# Software for note taking



## idude (Feb 24, 2021)

Gnote is the only thing I found so far that is somewhat close to cherrytree.  Is there anything compatible with cherrytree in the ports?  I would like to be able to read my notes in my fbsd box.


----------



## a6h (Feb 24, 2021)

1. deskutils/tomboy (EXPIRATION DATE: 2021-03-31) Have to wait for _tomboy-ng_
2. deskutils/zim (Wiki style, with outliner capability => works for note taking)
0. vi(1) (my favourite: vi + grep + files + directories)


----------



## richardtoohey2 (Feb 24, 2021)

Looks like it used to work on FreeBSD https://www.freshports.org/deskutils/cherrytree

The MacOS instructions mention Python 3 - so maybe it can be resurrected to work with that?  https://github.com/giuspen/cherrytree


----------



## hasebastian (Feb 24, 2021)

richardtoohey2 said:


> Looks like it used to work on FreeBSD https://www.freshports.org/deskutils/cherrytree
> 
> The MacOS instructions mention Python 3 - so maybe it can be resurrected to work with that?  https://github.com/giuspen/cherrytree


deskutils/qownnotes would be another option


----------



## Deleted member 30996 (Feb 24, 2021)

hasebastian said:


> deskutils/qownnotes would be another option



Interesting for the fact it uses Markdown alone.

I can write several Markup Languages but never really seen Markdown, or occurred to me to use Markup to keep notes.


----------



## drhowarddrfine (Feb 24, 2021)

vigole said:


> 0. vi(1) (my favourite: vi + grep + files + directories)

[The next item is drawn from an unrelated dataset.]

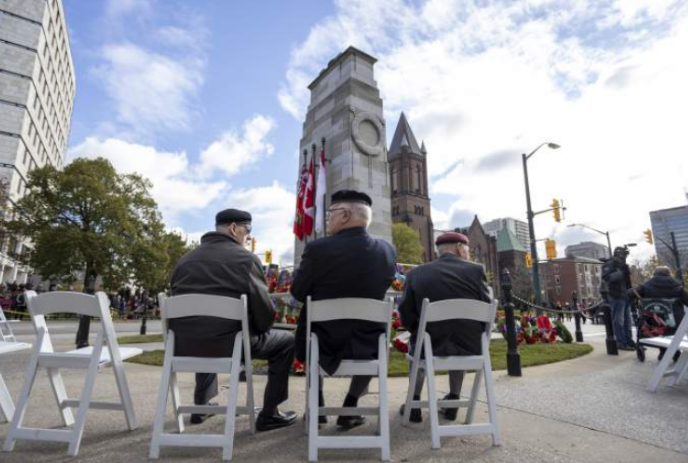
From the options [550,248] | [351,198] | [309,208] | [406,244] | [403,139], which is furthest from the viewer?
[403,139]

Same here. Works better than anything else and works everywhere with no need to install anything.


----------



## eternal_noob (Feb 24, 2021)

A private Github repositiory with a single README file. So you have history, diff, etc.


----------



## olli@ (Feb 24, 2021)

richardtoohey2 said:


> Looks like it used to work on FreeBSD https://www.freshports.org/deskutils/cherrytree
> 
> The MacOS instructions mention Python 3 - so maybe it can be resurrected to work with that?  https://github.com/giuspen/cherrytree


Yes, Cherrytree had a major rewrite and doesn’t use Python2 anymore.
Just someone needs to get around to make a new FreeBSD port …


----------



## olli@ (Feb 24, 2021)

By the way, you can also use security/keepass or security/keepassxc for simple note-taking. Its primary purpose is for storing passwords securely, but there is a free-form comment window for every entry that can be used for notes. Entries are organized in a hierarchical fashion, and there is a full-text search feature that covers the comments.

Advantages of KeePass:

 Strong encryption.
 Cross platform: You can share KeePass files and use them on BSD, Linux, Windows, MacOs, and there are even apps for Android and iOS.
 There are various alternative ways to work with KeePass files: Beside the graphical GUI, there are text-bases ncurses programs and even simple command line (CLI) tools, so you can use KeePass data from within your own scripts, or even write your own KeePass utility from scratch.


----------



## a6h (Feb 24, 2021)

freebsd_noob said:


> A private Github repositiory with a single README file. So you have history, diff, etc.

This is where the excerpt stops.